2024年 4月 20日 (土)

外岡秀俊の「コロナ21世紀の問い」(42)政治学者、宮本太郎氏と考える福祉のこれから

「一杯のかけそば」と「日本型生活保障」の揺らぎ

「日本における社会保障の現状については、右からであれ左からであれ、捨てゼリフにも近い批判や不満が寄せられている。コロナ禍による不安もあって、SNSなどによる非難の応酬はますます強まった。しかし、ただ現状を絶望的に描き出すだけでは、新たな展望にはつながらない。この30年間の福祉改革は、ある程度は福祉を前進させてきた面もあるし、もちろん、ビジョンが後退したり、限界にぶつかった面もある。それを、『新自由主義』によって、すべて切り捨てられた』と悲観するのではなく、実証的に振り返り、これから建て直す福祉制度の礎がどこにあるのかを提示したいと考えた。どのような勢力が、どこまでビジョンを実現したのかを探り、これまでの蓄積をよみがえらせ活かしながら、新たな展望を示したかったのがこの本です」

   宮本さんはここで、丸山真男がかつて書いた「大日本帝国の『実在』よりも戦後民主主義の『虚妄」に賭ける」という言葉を引用した。福祉改革の「虚妄」を指摘して、その欠陥をあげつらうことに安住するのではなく、その改革がどこまで進み、どこで後退したのかを冷静に見極め、議論の出発点にしよう、という決意といえる。

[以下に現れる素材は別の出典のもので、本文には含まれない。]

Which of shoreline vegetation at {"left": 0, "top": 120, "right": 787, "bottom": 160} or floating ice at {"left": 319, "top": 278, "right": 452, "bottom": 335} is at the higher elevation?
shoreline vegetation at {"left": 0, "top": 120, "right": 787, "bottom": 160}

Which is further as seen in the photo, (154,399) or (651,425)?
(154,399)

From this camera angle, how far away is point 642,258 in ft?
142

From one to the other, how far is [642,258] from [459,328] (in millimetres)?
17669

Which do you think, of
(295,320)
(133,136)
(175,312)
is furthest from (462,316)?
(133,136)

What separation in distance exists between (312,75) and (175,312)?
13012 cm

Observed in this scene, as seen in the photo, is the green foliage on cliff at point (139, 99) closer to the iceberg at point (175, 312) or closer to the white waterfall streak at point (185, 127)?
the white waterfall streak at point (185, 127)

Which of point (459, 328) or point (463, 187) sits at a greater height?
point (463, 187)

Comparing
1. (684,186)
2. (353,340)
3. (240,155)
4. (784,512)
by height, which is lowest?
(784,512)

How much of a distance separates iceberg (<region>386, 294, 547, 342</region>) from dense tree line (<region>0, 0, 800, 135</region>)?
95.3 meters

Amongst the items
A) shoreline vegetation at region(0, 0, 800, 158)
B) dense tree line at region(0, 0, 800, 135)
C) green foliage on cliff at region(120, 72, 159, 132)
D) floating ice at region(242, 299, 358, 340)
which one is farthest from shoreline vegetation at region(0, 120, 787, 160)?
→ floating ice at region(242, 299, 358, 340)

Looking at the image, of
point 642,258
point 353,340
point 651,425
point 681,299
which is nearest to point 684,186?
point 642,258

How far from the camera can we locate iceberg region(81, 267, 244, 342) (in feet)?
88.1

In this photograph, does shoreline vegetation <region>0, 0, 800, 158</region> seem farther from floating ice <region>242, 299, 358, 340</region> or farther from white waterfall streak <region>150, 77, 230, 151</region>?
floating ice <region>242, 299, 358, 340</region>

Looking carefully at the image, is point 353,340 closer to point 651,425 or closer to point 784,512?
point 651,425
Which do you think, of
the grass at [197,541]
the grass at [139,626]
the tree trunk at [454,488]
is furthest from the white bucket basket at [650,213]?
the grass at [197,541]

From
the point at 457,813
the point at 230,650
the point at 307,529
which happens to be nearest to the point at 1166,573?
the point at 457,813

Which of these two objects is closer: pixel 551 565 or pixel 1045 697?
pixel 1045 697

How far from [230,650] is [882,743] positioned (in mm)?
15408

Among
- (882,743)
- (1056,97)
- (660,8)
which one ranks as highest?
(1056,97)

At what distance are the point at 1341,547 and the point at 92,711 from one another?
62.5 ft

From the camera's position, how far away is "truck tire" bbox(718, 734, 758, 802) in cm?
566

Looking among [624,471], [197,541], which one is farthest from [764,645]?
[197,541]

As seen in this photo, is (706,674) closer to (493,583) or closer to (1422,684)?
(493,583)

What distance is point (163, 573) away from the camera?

   だが、そもそもなぜ、日本の福祉は90年代に入って、焦眉の政治課題として浮上したのだろう。戦後の長きにわたって日本社会を支えた仕組みの根幹が揺らいだためだ。

   本書の冒頭には、印象的なエピソード「一杯のかけそば」が掲げられている。

   話はこうだ。

   ある大みそか、2人の幼い男の子を連れた母親が、閉店間近い札幌のそば屋を訪れた。母親は申し訳なさそうに一杯のかけそばを頼み、3人で分けて食べる。

   その後も毎年、大みそかになると子連れで訪れる母親は、事故を起こして死んだ夫に代わり、賠償金を払い続けているらしいとわかる。

   歳月が過ぎ、医師と銀行員になった息子たちは母を連れ、「最高のぜいたくをしに来ました」といって三杯のかけそばを注文する。

   ここまで書けば、当時この話を聞いて、もらい泣きをしたことを思い出す人もいるだろう。1989年、この物語はブームを呼び、当時の野党議員が国会質問で全文を読み上げたことで全国に知られた。

   だが福祉に詳しい著者は、当時の制度を検証し、これが実話かどうか、極めて疑わしいという。子どもたちが幼かった当時の福祉制度で、最も支援が行き届かなかったのは一人親世帯だったからだ。そうした制度的な問題を差しおいて、苦境を「自助」で乗り越えるという美談が広がった。

   この本が「一杯のかけそば」から始まるのには理由がある。この美談が広がったのはバブルが弾ける寸前で、戦後を支えた「日本型生活保障」が揺らいだ年だ。それまでの制度をいかに「自助」信仰が支えてきたか、その制度が揺らぎ始めたときに改めてその信仰が打ち出されたのがこの物語だった。それから30年経っても総理大臣が「自助」を基本にした国づくりを謳っているのだが。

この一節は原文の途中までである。